March 11, 2010
"If I Can Dream"... I'd Dream of Different Television

If you aren't a big Hulu watcher or hadn't caught wind of this experiment, Hulu has been trying out a new method of online television: it's own _______ series.

I put an underline in my introductory statement, because I hesitate to call it a "television" show. There is a certain distinction to be made between multiple forms of online video, which can be uploaded, hosted, or sponsored television content, or entirely original Internet-based content. Hulu has originally been a portal for content of the first variety: a streamlined user interface for hosting television shows online, closely monitored by actual television networks, to which the ad revenue from the site returns.

With regards to other content, Hulu has hosted not-quite-American-television, such as Japanese animation (though most is available on DVD or official streaming websites). However, the website has never hosted Hulu-specific content... until recently.

More on Hulu's original series "If I Can Dream" after the jump...

After a period of strong advertising through its many streams of videos, on March 2nd, Hulu released the first episode of its new experiment in original programming: If I Can Dream, a reality show conceptualized by Simon Fuller, producer of American Idol. The series follows five young twenty-somethings trying to "make it" in Los Angeles; but what seems to distinguish If I Can Dream from other competitive-skill reality shows is... it's online.

Now, most of my comments will hinge on my initial impressions of the series, having already watched a bit on Hulu and now analyzing where it sits in the history of TV. And I say television because, without a doubt, Dream resembles television content.

Obviously the reality series cannot be categorized as actual content stripped from the television networks, thrown into the whirlpool that is modern online television. However, it is so similar in structure and style that I cannot recommend it as a new approach to how the television industry can adapt to the online environment. Instead, I'll have to settle by agreeing with Mashable in calling it a "made-for-online TV show."

I have to say, I'm a bit disappointed in the final result, because it seems like Dream was concocted as a scheme to push ads. Like an ordinary television show, each episode runs around twenty-five to thirty minutes: just enough to get in enough ad time (and Hulu takes as much advantage of Dream as it does its other content). And even though the series' executive producer Michael Herwick says...

At the end of the day, in my mind, it's about creating sort of a 21st century platform for legitimate, up-and-coming talent. It's such a broader form of entertainment, where you have the 24-hour live streams, you have the weekly episodes on Hulu, and you have all this video-on-demand content. It's very interactive and it's very much in tune with what young people are doing these days. They digest the internet, they're socially interactive, and they're shooting their own videos on YouTube and getting discovered.
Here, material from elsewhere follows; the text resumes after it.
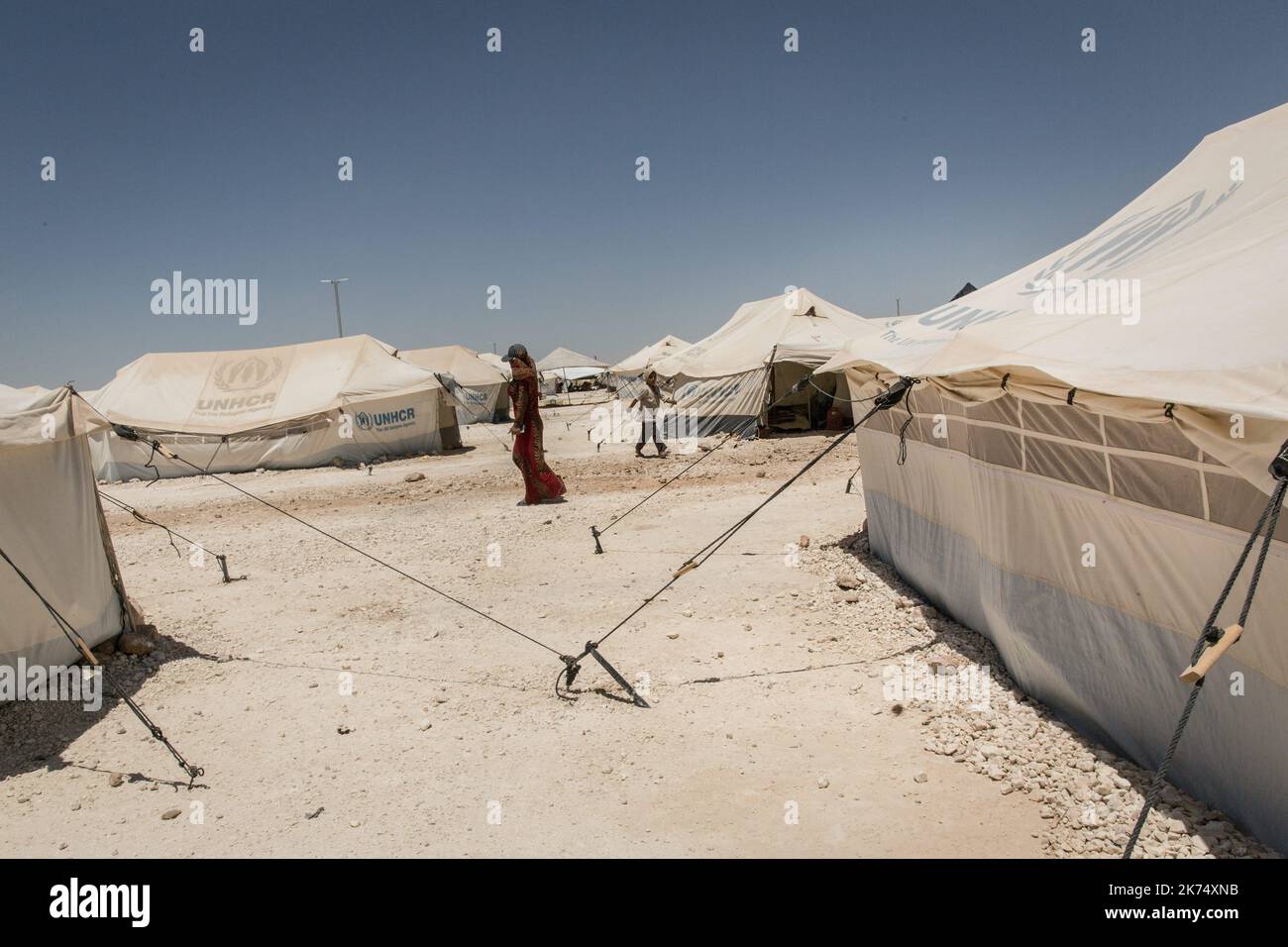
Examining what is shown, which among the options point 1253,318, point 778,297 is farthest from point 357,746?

... the entire online structure built around the series seems to be geared toward funding a floundering Hulu. This "platform" that Herwick describes consists of Hulu with a main portal at http://ificandream.com/, where -- of course -- the viewer is greeted with a thirty-second ad before any live video content can be viewed. And this live aspect, a 24-hour, round-the-clock perspective similar to Big Brother, keeps on serving those advertisements. The interactivity is certainly there: a user of Dream's website can click multiple cameras to switch views inside the series' household, but is the structure of this series to tell a story or to gather enough attention to boost website analytics?

Hulu, of course, can host all the miscellaneous videos it needs to send out that many more revenue-producing commercials. But my suspicion is that this series does little to keep hold of my attention -- it's basically another reality show that does not impress, with a lackluster cast and certainly not an innovative model (which could at least have been more interesting than the show).

At the very least, Dream is nothing like what "Internet television" might be. We already have a host of wonderful, experimental successes, such as Dr. Horrible's Sing-Along Blog, a three-part series of episodes approximating seventeen minutes each (which I wrote about here) or The Guild, which boasts five-to-six minute episodes, of which it has shipped three seasons to DVD.

Overall, If I Can Dream is uninspiring. It's worth at least a momentary glance, if not just to pay a few cents to watch a Hulu ad.